The arguments were spirited, with justices talking over each other with references to why the Civil War was fought and how racial discrimination manifests itself today. Lawyers could get few words in edgewise.

Justice Sonia Sotomayor was the most passionate in dressing down the lawyer for Shelby County, Bert Rein. (Rein also argued a case this term against the University of Texas at Austin’s affirmative action program.) Sotomayor said Shelby County was “the epitome of what caused the passage of this law.” If she accepted Rein’s premise that the South had changed, “your county pretty much hasn’t,” she said, listing off its Voting Rights Act violations. Rein argued that Shelby County has made massive improvements, in African-American voter registration and electing African-American legislators, but added, “We’re here to challenge the formula” that governs Southern states.

Shelby County lies north of Selma, Ala., where supporters of voting protections were beaten during a march in 1965, which hastened the passage of the Voting Rights Act.

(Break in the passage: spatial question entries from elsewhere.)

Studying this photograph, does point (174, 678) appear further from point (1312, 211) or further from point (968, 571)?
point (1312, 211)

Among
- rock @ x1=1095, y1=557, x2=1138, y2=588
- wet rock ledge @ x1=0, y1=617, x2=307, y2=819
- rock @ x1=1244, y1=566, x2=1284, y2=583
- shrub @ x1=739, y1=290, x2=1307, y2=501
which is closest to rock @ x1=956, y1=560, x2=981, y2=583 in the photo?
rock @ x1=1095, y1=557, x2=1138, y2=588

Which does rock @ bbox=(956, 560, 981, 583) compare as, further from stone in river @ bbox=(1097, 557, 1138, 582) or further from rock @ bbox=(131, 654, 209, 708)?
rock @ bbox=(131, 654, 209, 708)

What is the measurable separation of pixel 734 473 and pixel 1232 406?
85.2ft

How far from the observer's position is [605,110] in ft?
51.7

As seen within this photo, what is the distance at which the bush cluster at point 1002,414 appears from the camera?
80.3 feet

Jesse Jackson and Rep. John Lewis, prominent figures from the civil rights movement, gathered outside the court Wednesday morning to support Section 5 and spoke about their experiences of being beaten and other mistreatment in pursuit of the law.

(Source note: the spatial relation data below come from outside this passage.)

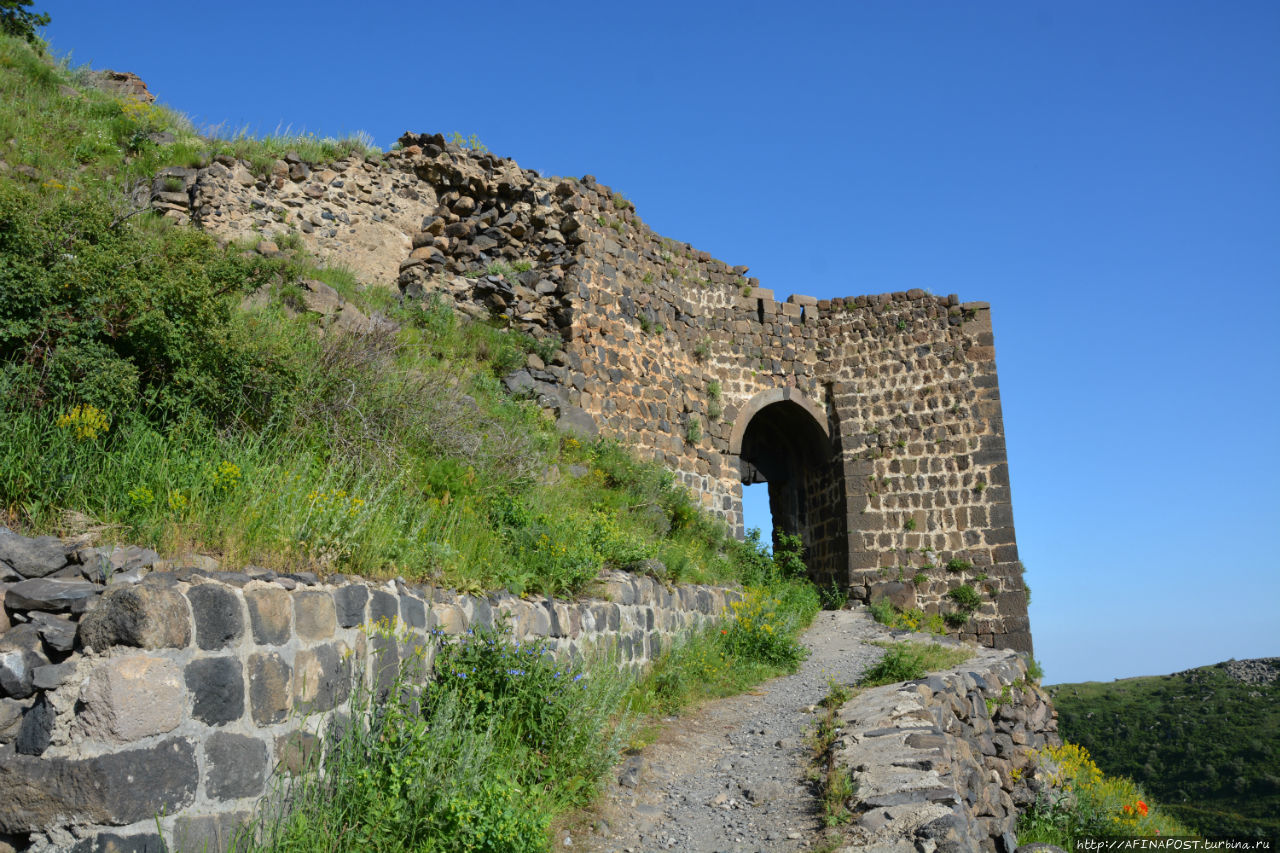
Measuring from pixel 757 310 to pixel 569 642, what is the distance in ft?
34.8

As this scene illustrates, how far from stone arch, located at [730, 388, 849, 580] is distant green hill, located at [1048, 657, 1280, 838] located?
5.25 metres

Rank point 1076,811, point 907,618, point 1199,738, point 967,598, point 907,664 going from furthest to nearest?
point 1199,738
point 967,598
point 907,618
point 1076,811
point 907,664

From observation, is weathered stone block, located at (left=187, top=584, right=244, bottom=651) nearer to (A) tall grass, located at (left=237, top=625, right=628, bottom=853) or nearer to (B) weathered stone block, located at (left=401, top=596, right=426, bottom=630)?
(A) tall grass, located at (left=237, top=625, right=628, bottom=853)

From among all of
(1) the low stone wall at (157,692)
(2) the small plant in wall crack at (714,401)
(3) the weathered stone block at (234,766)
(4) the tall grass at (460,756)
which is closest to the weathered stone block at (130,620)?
(1) the low stone wall at (157,692)

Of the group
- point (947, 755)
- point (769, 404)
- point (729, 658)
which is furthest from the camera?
point (769, 404)

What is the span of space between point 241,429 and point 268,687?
7.56 ft

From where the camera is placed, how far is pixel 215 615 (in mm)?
3555

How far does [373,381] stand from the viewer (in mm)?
6781

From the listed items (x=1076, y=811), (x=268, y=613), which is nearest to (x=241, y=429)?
(x=268, y=613)

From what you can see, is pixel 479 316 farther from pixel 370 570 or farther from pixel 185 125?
pixel 370 570

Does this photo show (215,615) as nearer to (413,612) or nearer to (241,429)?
(413,612)

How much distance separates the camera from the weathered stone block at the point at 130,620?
10.5ft

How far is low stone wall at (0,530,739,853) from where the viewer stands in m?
3.00

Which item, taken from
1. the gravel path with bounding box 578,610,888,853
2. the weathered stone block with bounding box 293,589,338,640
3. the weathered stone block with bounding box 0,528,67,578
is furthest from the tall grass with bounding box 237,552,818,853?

Regardless of Shelby County’s fitness to challenge the Voting Rights Act, a majority of the justices seemed to think that Congress had not sufficiently tailored Section 5 to the modern era when it reauthorized the act in 2006.

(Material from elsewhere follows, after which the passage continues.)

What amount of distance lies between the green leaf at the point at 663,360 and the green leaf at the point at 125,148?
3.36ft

The high court has upheld the Voting Rights Act four times since it passed in 1965, but in a 2009 challenge to the law, the court said in regard to Section 5 that “current burdens … must be justified by current needs,” hinting that Congress should adjust the “current burdens.” The current formula requires preclearance for states that had some kind of voting test as of November 1968, or had a voter turnout or registration rate below 50 percent in 1964. 

“The formula seems to be working pretty well,” said Justice Elena Kagan. “All formulas are under-inclusive and all formulas are over-inclusive.” 

“No one’s contesting the effectiveness of Section 5,” said Justice Antonin Scalia. “It’s a question of, why in these states?”

“Why shouldn’t it apply everywhere in the country?” Justice Samuel Alito Jr. asked Solicitor General Donald Verrilli Jr., who was arguing in defense of Section 5.

“If you look at history … it justifies Congress making a cautious decision to keep the restraint,” said Verrilli. “Congress wasn’t writing on a blank slate in 2006.”

A central question is whether Congress in its 2006 reauthorization had sufficient evidence of discrimination to justify the continued imposition of Section 5 on the South. The justices came to the arguments prepared with their own litany of statistics to prove their points. Sotomayor talked about the number of civil rights lawsuits filed against Alabama aside from Section 5. Kagan brought up the number of lawsuits filed in states under Section 5 versus other states. Chief Justice John Roberts, taking the other side, said that the worst ratio of white-to-African-American turnout was in Massachusetts, and the best ratio was in Mississippi. He also said the highest disparity between white and African-American voter registration was in Massachusetts. 

“Is it the government’s submission that citizens in the South are more racist than citizens in the North?” asked Roberts.

“I don’t know the answer to that question,” said Verrilli. “But I know Congress found there was a continuing need [for Section 5].” 

Without Section 5, the Justice Department would still have an avenue for prosecuting states or jurisdictions that discriminate. Section 2 of the Voting Rights Act allows challenges to any election law, but it places the burden on the Justice Department to bring those cases, instead of requiring certain states to have their laws approved first. The Justice Department contended that Section 2 cases have been ineffective, and that it cannot keep up with states’ violations.

“Do you think racial discrimination in voting has ended?” Sotomayor asked Rein at the end of the arguments. 

“I think the world is not perfect,” Rein said.